| Activity |
Without the images, reproduce each line of the material exactly.

=== Section Start ===

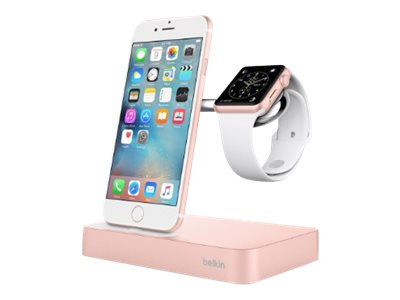 Belkin Valet Charge Dock charging stand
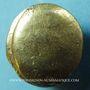 Münzen Ambiani (région d'Amiens). Statèreau bucrane, vers 60 - 30/25 av. J-C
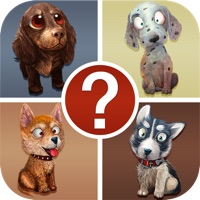 Codes for Guess the Dogs ~ Free Pics Quiz Hack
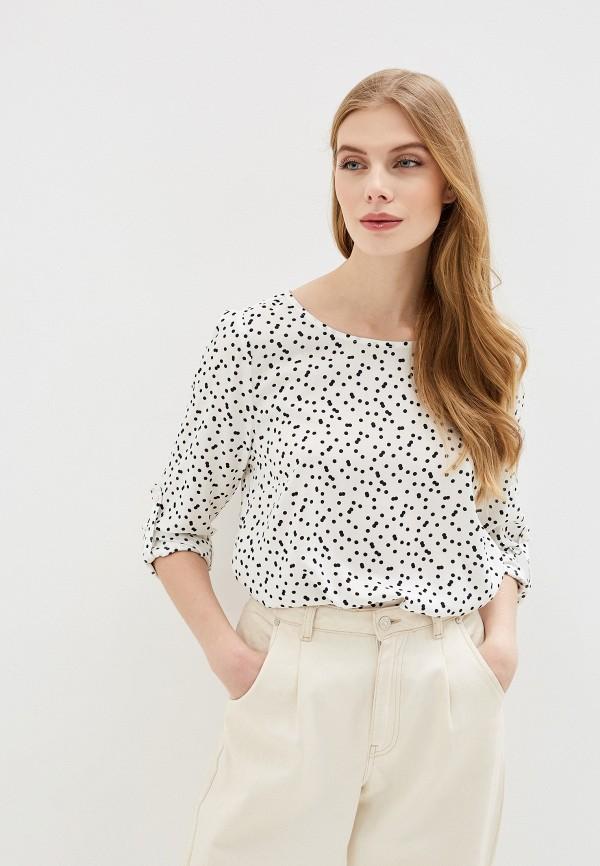 женская блузка tom tailor, белая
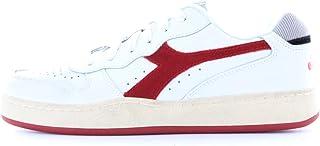 Diadora - Sneakers Mi Basket Low Used per Uomo e Donna
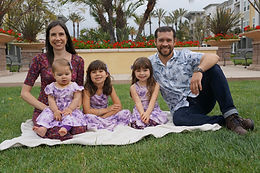 Caban Family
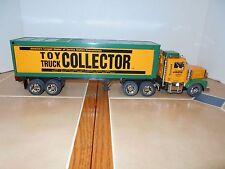 Taylor Made Trucks, Toy Truck Collector # 1 RARE ,MIB. stock # TTC-1995
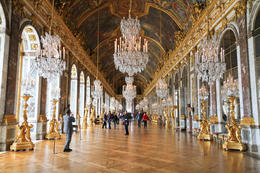 Hall of Mirrors - July 2012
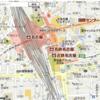 ルートラボで地図の初期表示位置と投稿者名を設定する方法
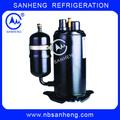 12v dc compresor de aire acondicionado( qxr- 27y 4dn2)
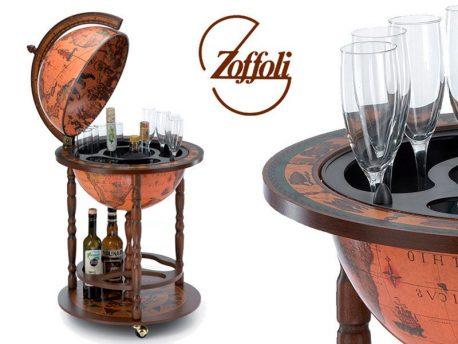 Minibar glob antichizat Zoffoli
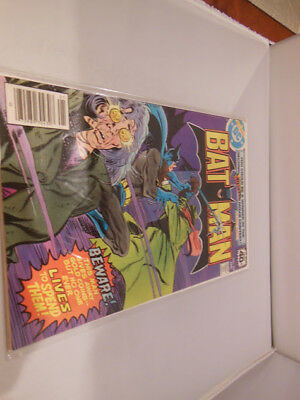 Batman #307 Key Issue 1st Appearance Lucious Fox Comic book DC comics tv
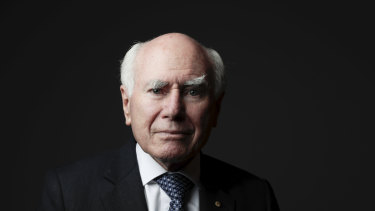 """It was a terrible tragedy,"" former prime minister John Howard said of the Port Arthur massacre."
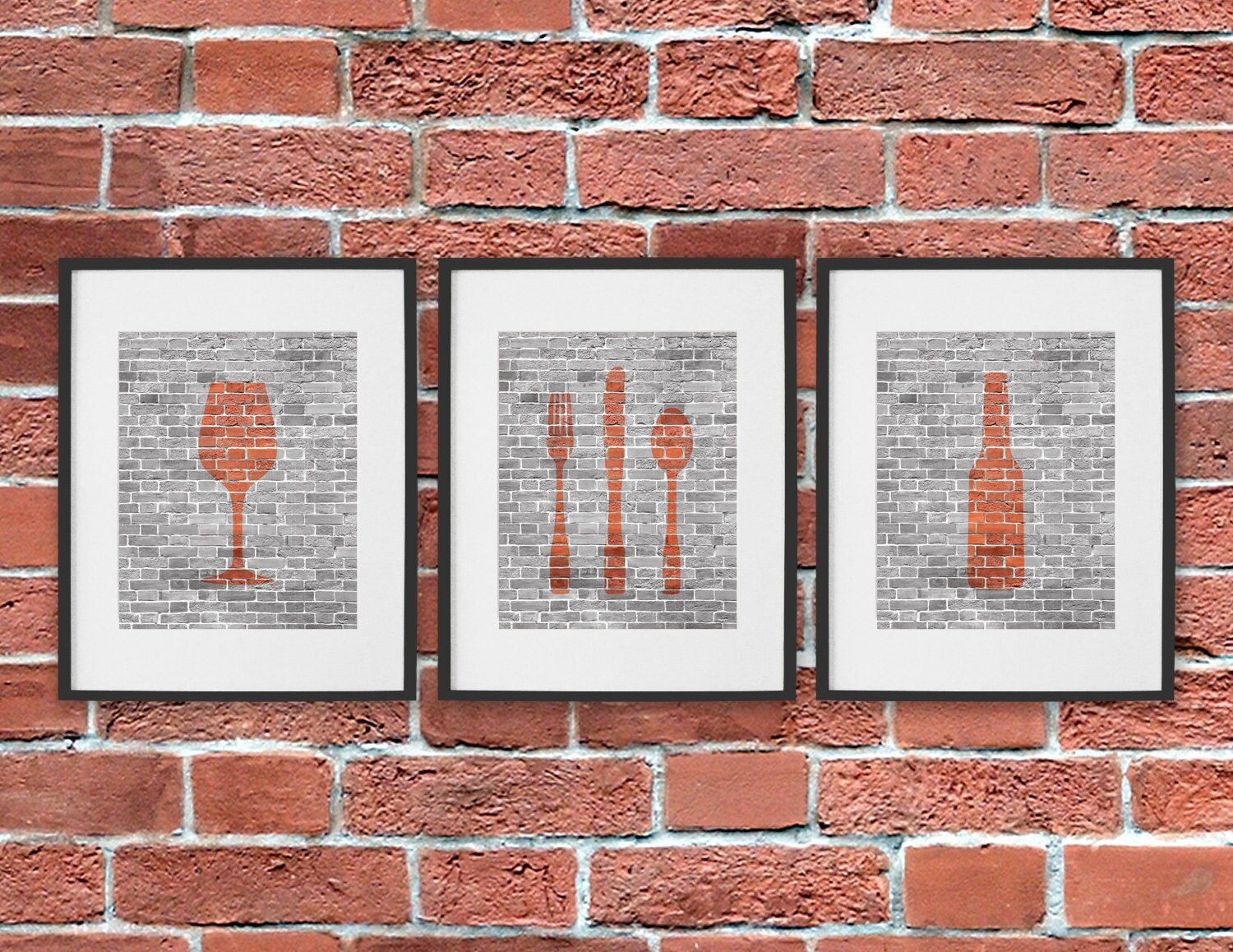 Dining Room Art Kitchen Prints Beer Wine By DaphneGraphics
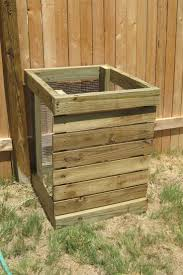 25+ Trending Wooden Compost Bin Ideas On Pinterest | Pallet ... Backyard Compost Bin Patterns Choosing A Food First Nl Amazoncom Garden Gourmet 82 Gallon Recycled Plastic Vermicoposting From My How To Make Low Cost Compost Bin For Your Garden Yard Waste This Is Made From Landscaping Bricks I Left Spaces Wooden Bins Setting Stock Photo 297135617 25 Trending Ideas On Pinterest Pallet Root Cellars Rock Diy Shop Amazoncomoutdoor Composting Backyards As And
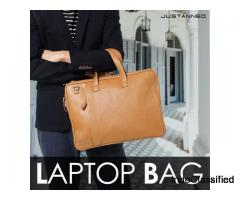The best quality of Leather bags   Justanned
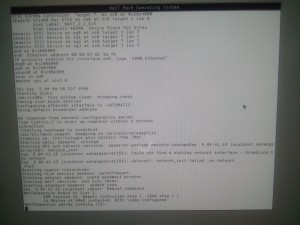 First Boot up output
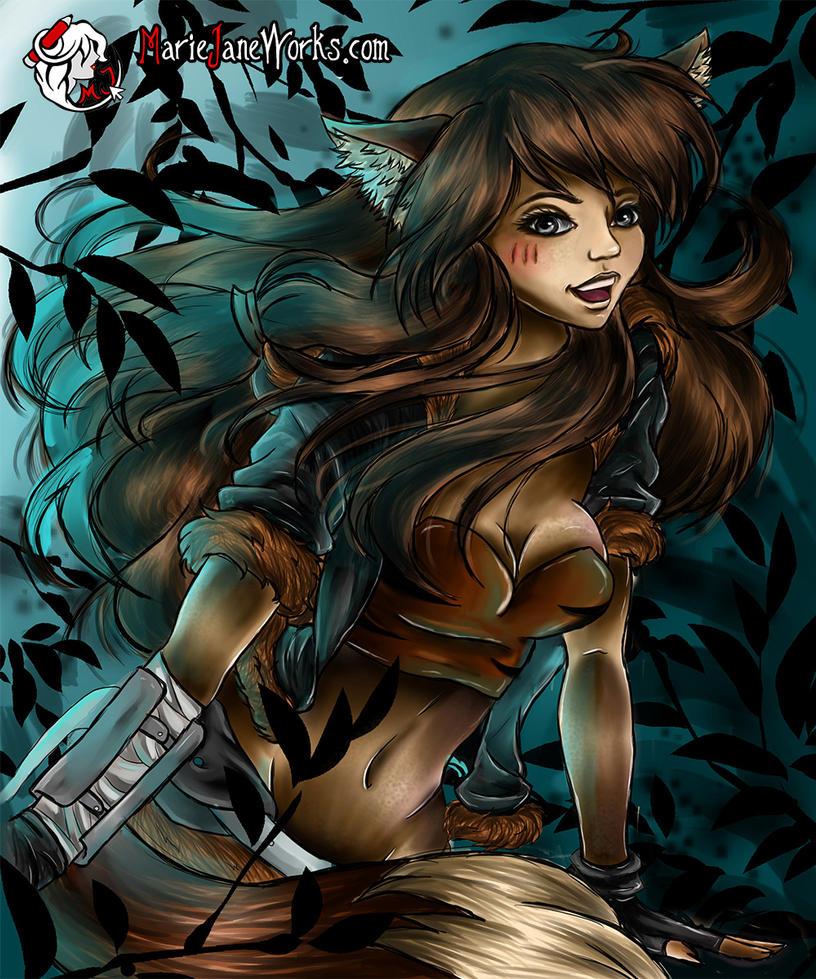 Skylar Fox ~ Convival by MarieJaneWorks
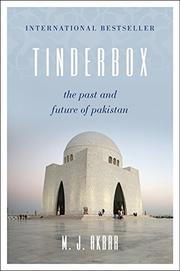 TINDERBOX by M.J. Akbar
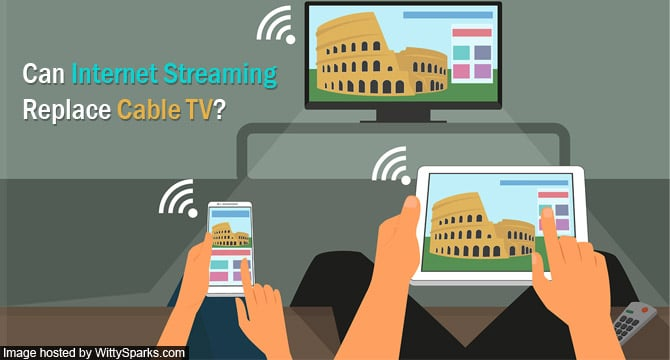 Can Internet Streaming Replace Cable TV?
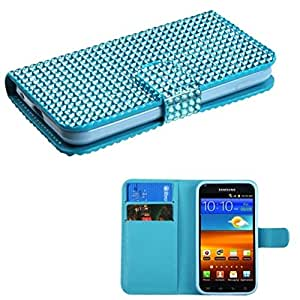 MyBat Diamonds Book- Wallet with Card Slot Case for Samsung D710/Epic 4G Touch/Galaxy S II 4G/R760 - Retail Packaging - Blue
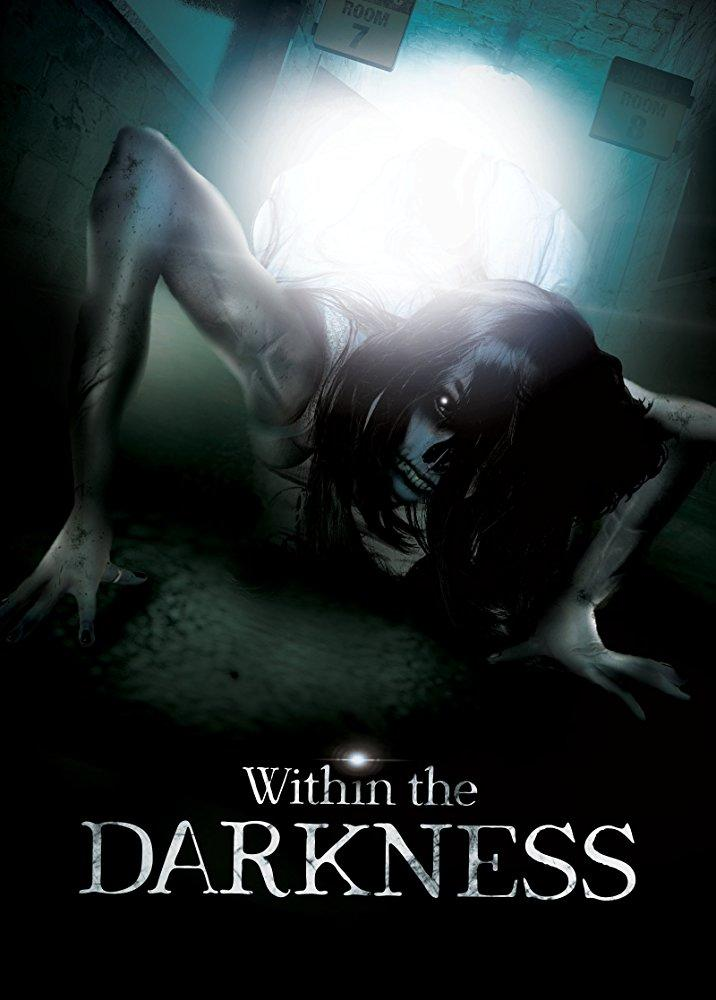 Within The Darkness poster art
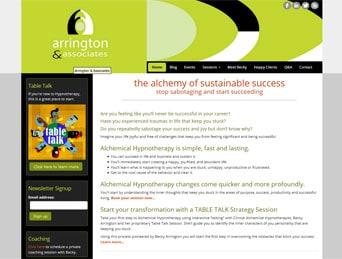 Arrington Associates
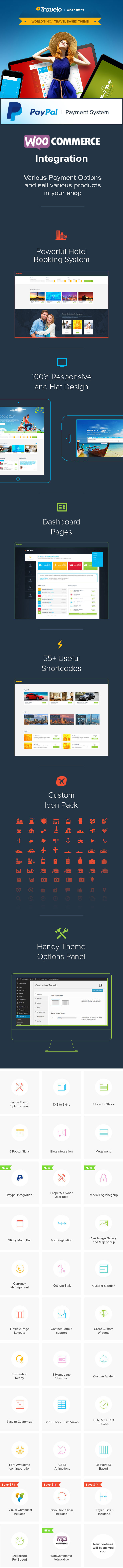 Travelo - Travel-Tour Booking WordPress Theme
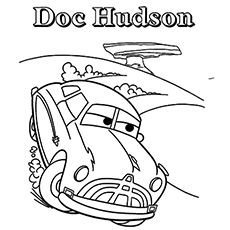 coloring pages cars movie characters - photo#37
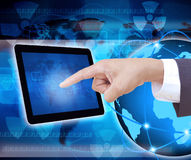 Businessman hand pushing tablet computer. Businessman hand pushing a tablet computer Stock Image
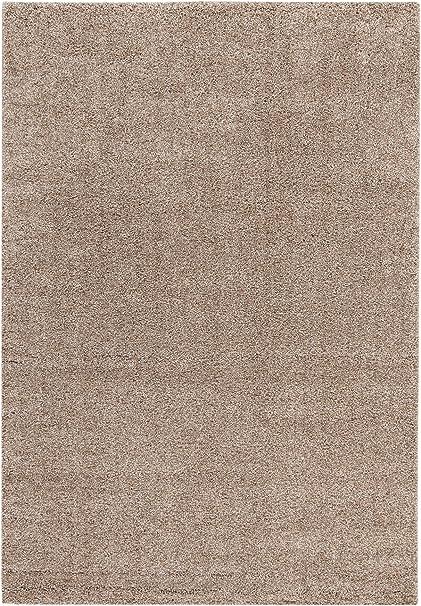 ABC Alfombra Shaggy Elegance Beige Oscuro 160 x 230 cm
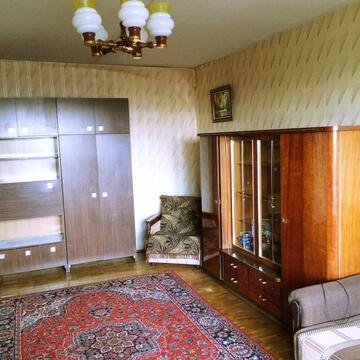 Москва, 1-но комнатная квартира, ул. Вешняковская д.11 к2, 4150000 руб.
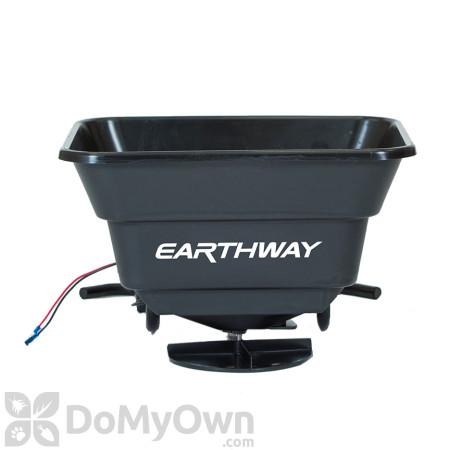 Earthway M20 Horizontal Mount 80 lb. ATV 12 Volt Broadcast Spreader
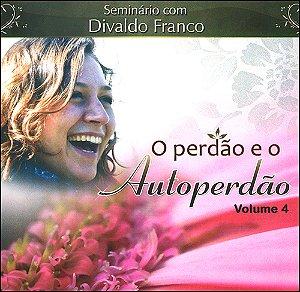 CD-Perdão e o Autoperdão (O) Vol4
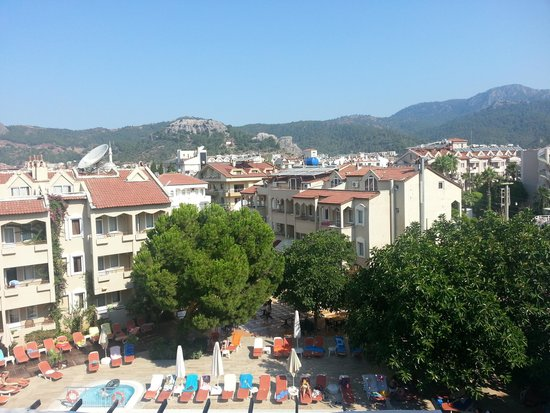 Photo of Elite Orkide Suite & Hotel Alanya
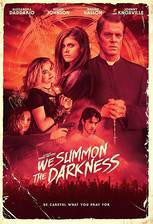 we_summon_the_darkness movie cover
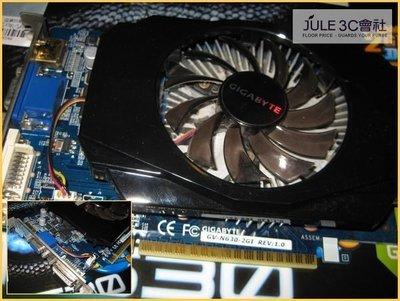 JULE 3C會社-技嘉 GV-N630-2GI GT630/DDR3/2GB/高傳真HD/超耐久/PCI-E 顯示卡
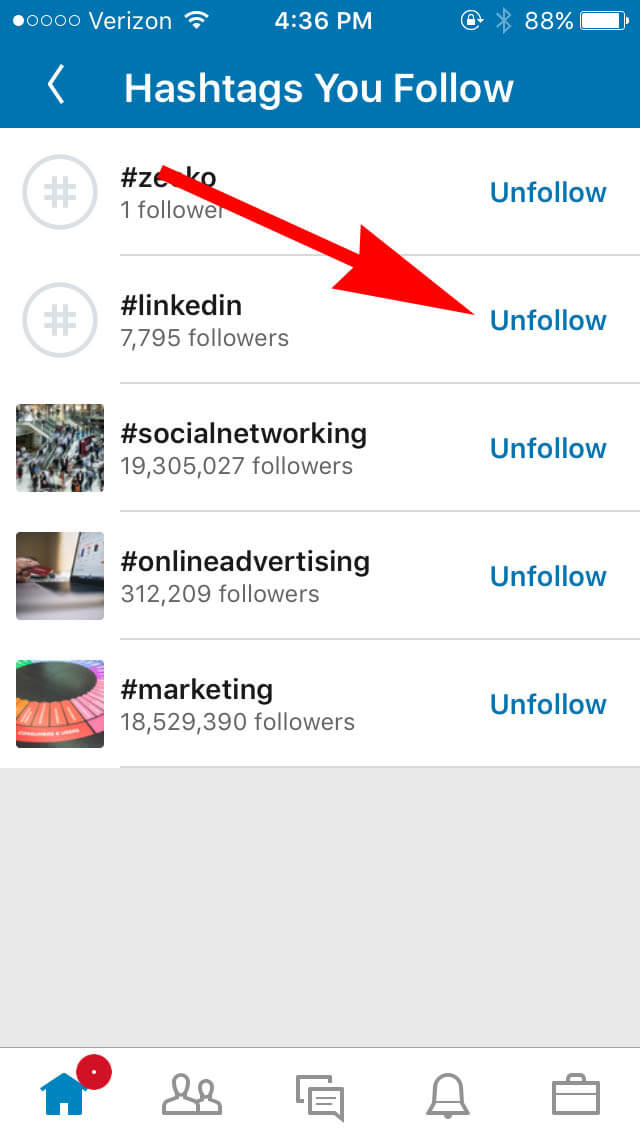 unfollow linkedin hashtags on mobile device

=== Section End ===

| Response to this task |
 Belkin Valet Charge Dock charging stand
 Münzen Ambiani (région d'Amiens). Statèreau bucrane, vers 60 - 30/25 av. J-C
 Codes for Guess the Dogs ~ Free Pics Quiz Hack
 женская блузка tom tailor, белая
 Diadora - Sneakers Mi Basket Low Used per Uomo e Donna
 Caban Family
 Taylor Made Trucks, Toy Truck Collector # 1 RARE ,MIB. stock # TTC-1995
 Hall of Mirrors - July 2012
 ルートラボで地図の初期表示位置と投稿者名を設定する方法
 12v dc compresor de aire acondicionado( qxr- 27y 4dn2)
 Minibar glob antichizat Zoffoli
 Batman #307 Key Issue 1st Appearance Lucious Fox Comic book DC comics tv
 """It was a terrible tragedy,"" former prime minister John Howard said of the Port Arthur massacre."
 Dining Room Art Kitchen Prints Beer Wine By DaphneGraphics
 25+ Trending Wooden Compost Bin Ideas On Pinterest | Pallet ... Backyard Compost Bin Patterns Choosing A Food First Nl Amazoncom Garden Gourmet 82 Gallon Recycled Plastic Vermicoposting From My How To Make Low Cost Compost Bin For Your Garden Yard Waste This Is Made From Landscaping Bricks I Left Spaces Wooden Bins Setting Stock Photo 297135617 25 Trending Ideas On Pinterest Pallet Root Cellars Rock Diy Shop Amazoncomoutdoor Composting Backyards As And
The best quality of Leather bags   Justanned
 First Boot up output
 Skylar Fox ~ Convival by MarieJaneWorks
 TINDERBOX by M.J. Akbar
 Can Internet Streaming Replace Cable TV?
 MyBat Diamonds Book- Wallet with Card Slot Case for Samsung D710/Epic 4G Touch/Galaxy S II 4G/R760 - Retail Packaging - Blue
 Within The Darkness poster art
 Arrington Associates
 Travelo - Travel-Tour Booking WordPress Theme
 coloring pages cars movie characters - photo#37
 Businessman hand pushing tablet computer. Businessman hand pushing a tablet computer Stock Image
 ABC Alfombra Shaggy Elegance Beige Oscuro 160 x 230 cm
 Москва, 1-но комнатная квартира, ул. Вешняковская д.11 к2, 4150000 руб.
 Earthway M20 Horizontal Mount 80 lb. ATV 12 Volt Broadcast Spreader
 CD-Perdão e o Autoperdão (O) Vol4
 Photo of Elite Orkide Suite & Hotel Alanya
 we_summon_the_darkness movie cover
 JULE 3C會社-技嘉 GV-N630-2GI GT630/DDR3/2GB/高傳真HD/超耐久/PCI-E 顯示卡
 unfollow linkedin hashtags on mobile device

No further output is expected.